— ASSIGNMENT —
Report how many lines in the records that follow have the word "category" in them, giving the number and nothing more.

(Collected data)
==*==

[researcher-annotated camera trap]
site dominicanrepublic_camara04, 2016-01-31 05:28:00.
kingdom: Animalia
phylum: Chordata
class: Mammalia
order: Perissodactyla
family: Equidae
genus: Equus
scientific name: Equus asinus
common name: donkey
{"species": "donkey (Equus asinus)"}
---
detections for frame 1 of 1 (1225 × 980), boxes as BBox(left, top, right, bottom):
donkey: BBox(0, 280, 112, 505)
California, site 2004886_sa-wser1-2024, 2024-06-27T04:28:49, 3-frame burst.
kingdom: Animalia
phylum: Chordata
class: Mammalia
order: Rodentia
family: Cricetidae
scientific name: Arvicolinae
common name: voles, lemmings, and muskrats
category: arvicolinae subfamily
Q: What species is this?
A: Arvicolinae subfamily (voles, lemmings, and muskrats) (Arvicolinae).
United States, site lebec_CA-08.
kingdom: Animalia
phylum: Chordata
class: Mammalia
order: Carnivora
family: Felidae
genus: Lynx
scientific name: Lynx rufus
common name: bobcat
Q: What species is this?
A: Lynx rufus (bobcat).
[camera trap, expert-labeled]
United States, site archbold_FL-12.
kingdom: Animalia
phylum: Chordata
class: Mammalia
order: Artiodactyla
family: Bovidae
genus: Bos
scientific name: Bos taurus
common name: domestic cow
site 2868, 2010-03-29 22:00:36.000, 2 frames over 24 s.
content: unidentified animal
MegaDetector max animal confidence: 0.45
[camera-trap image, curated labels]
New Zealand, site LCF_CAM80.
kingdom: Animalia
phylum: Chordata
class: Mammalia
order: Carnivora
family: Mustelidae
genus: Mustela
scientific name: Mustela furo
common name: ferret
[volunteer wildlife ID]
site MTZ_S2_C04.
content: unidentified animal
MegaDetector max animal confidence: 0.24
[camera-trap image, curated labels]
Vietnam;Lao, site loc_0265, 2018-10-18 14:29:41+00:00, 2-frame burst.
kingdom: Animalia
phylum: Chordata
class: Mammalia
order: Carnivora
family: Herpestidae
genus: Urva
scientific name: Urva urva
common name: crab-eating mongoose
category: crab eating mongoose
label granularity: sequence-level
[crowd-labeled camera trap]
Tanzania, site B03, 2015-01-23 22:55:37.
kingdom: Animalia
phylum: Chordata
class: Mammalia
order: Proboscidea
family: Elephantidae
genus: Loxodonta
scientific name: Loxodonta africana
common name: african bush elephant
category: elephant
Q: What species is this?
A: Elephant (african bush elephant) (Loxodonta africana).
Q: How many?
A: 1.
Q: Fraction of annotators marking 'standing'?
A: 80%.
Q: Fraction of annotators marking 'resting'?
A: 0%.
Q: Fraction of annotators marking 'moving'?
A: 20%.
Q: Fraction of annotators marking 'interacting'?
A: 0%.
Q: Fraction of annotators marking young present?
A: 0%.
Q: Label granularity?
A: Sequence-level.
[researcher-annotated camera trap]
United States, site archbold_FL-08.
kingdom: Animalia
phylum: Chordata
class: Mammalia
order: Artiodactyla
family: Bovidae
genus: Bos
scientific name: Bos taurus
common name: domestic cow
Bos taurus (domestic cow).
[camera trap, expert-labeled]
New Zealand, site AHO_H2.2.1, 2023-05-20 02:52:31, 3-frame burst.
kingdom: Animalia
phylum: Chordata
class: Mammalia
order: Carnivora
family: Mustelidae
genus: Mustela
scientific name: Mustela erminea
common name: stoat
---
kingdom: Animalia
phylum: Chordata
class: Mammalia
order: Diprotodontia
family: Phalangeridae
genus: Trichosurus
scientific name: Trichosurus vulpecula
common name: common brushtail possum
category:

==*==

— RESPONSE BELOW —
4